**TEXT EXCERPT**
· · · ·

In the interests of transparency, eLife includes the editorial decision letter. A lightly edited version of the letter sent to the authors after peer review is shown, indicating the most substantive concerns; minor comments are not usually included. Since no essential revisions were requested there is no accompanying author response.
Thank you for submitting your article 'Response to comment on 'Criterion placement threatens the construct validity of neural measures of consciousness' to eLife. Your article has been reviewed by two peer reviewers, and the evaluation has been overseen by a Reviewing Editor (Ming Meng) and a Senior Editor (Joshua Gold).
Reviewer Comments
Reviewer #1:
This response effectively defends the original paper's novelty and methodological rigor against critiques by Sandberg and Overgaard. It robustly clarifies the core findings. They found that criterion shifts confounding neural measures of consciousness using simulation and EEG measurements. The authors insist PAS [0] should reliably isolate unconscious processing if instructions are followed. Critics counter that no subjective measure can objectively validate the absence of consciousness, making neural sorting inherently confounded. The debate remains unresolved because it hinges on irreconcilable assumptions about the reliability of introspection and the ethics of experimental design. The authors' empirical demonstrations (using EEG) strengthen their case. Overall, the reply strengthens the original argument that neural data sorted by subjective reports are vulnerable to contextual confounds, urging methodological caution in consciousness research.
Substantive concerns
1. The debate exposes a field-wide impasse: If all measures of consciousness rely on subjective reporting (e.g., PAS), and subjective reports are inherently criterion-dependent, how can neural correlates of consciousness (NCC) ever be empirically validated? The authors treat PAS [0] as a "ground truth" for unconsciousness, while critics argue this category is irreducibly contaminated by metacognitive biases.
2. The debate raises the concern that whether we should choose between naturalistic observation (preserving ecological validity) and strong manipulations (exposing measurement flaws).
3. The disagreement of PAS [0] stems from deeper divides about whether consciousness can exist independent of metacognitive access-a problem neuroscience cannot resolve without philosophical engagement.
4. The authors demonstrate that criterion shifts asymmetrically bias neural "conscious" vs. "unconscious" conditions. This challenges the field's pursuit of universal NCC markers, suggesting consciousness signatures may be methodological artifacts rather than stable biological phenomena.

· · · ·

**SUPPLIED MATERIAL**
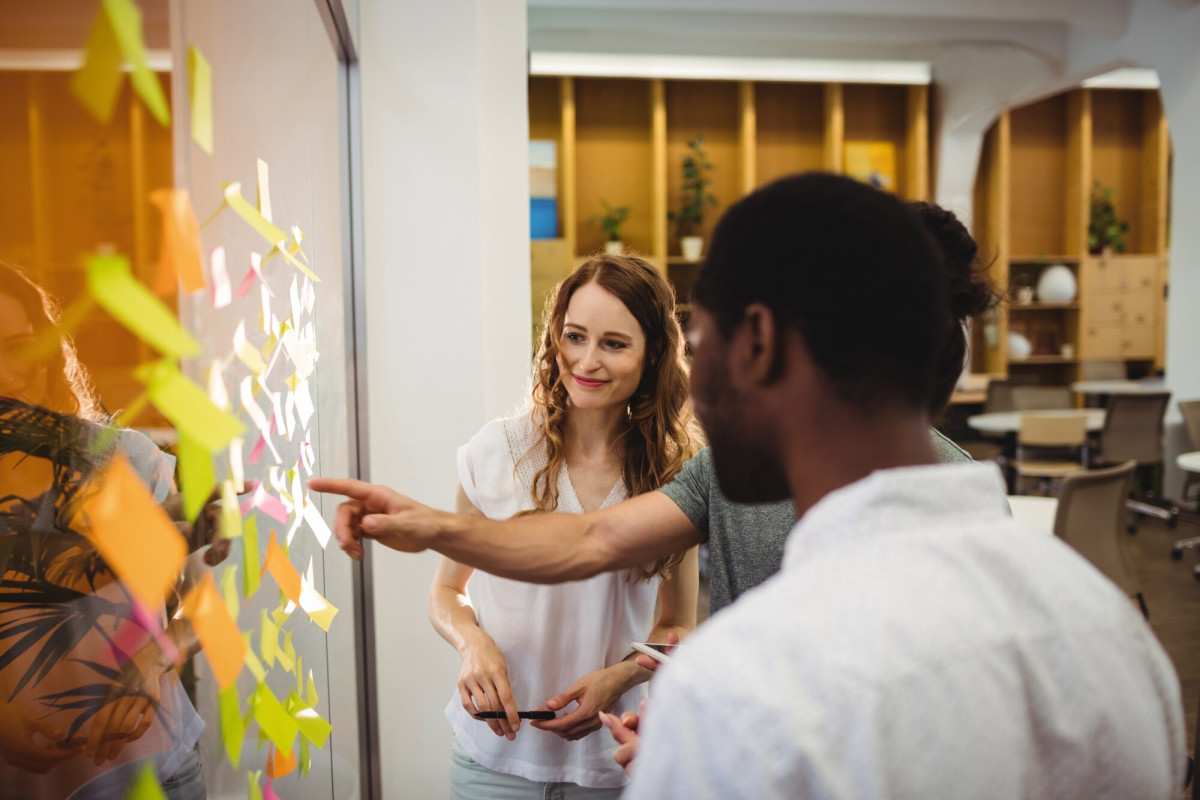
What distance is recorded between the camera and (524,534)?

· · · ·

**PROBLEM**
From the eLife review text, transcribe the passage that begins at the words "4. The authors" and ends after "stable biological phenomena.".

**SOLUTION**
4. The authors demonstrate that criterion shifts asymmetrically bias neural "conscious" vs. "unconscious" conditions. This challenges the field's pursuit of universal NCC markers, suggesting consciousness signatures may be methodological artifacts rather than stable biological phenomena.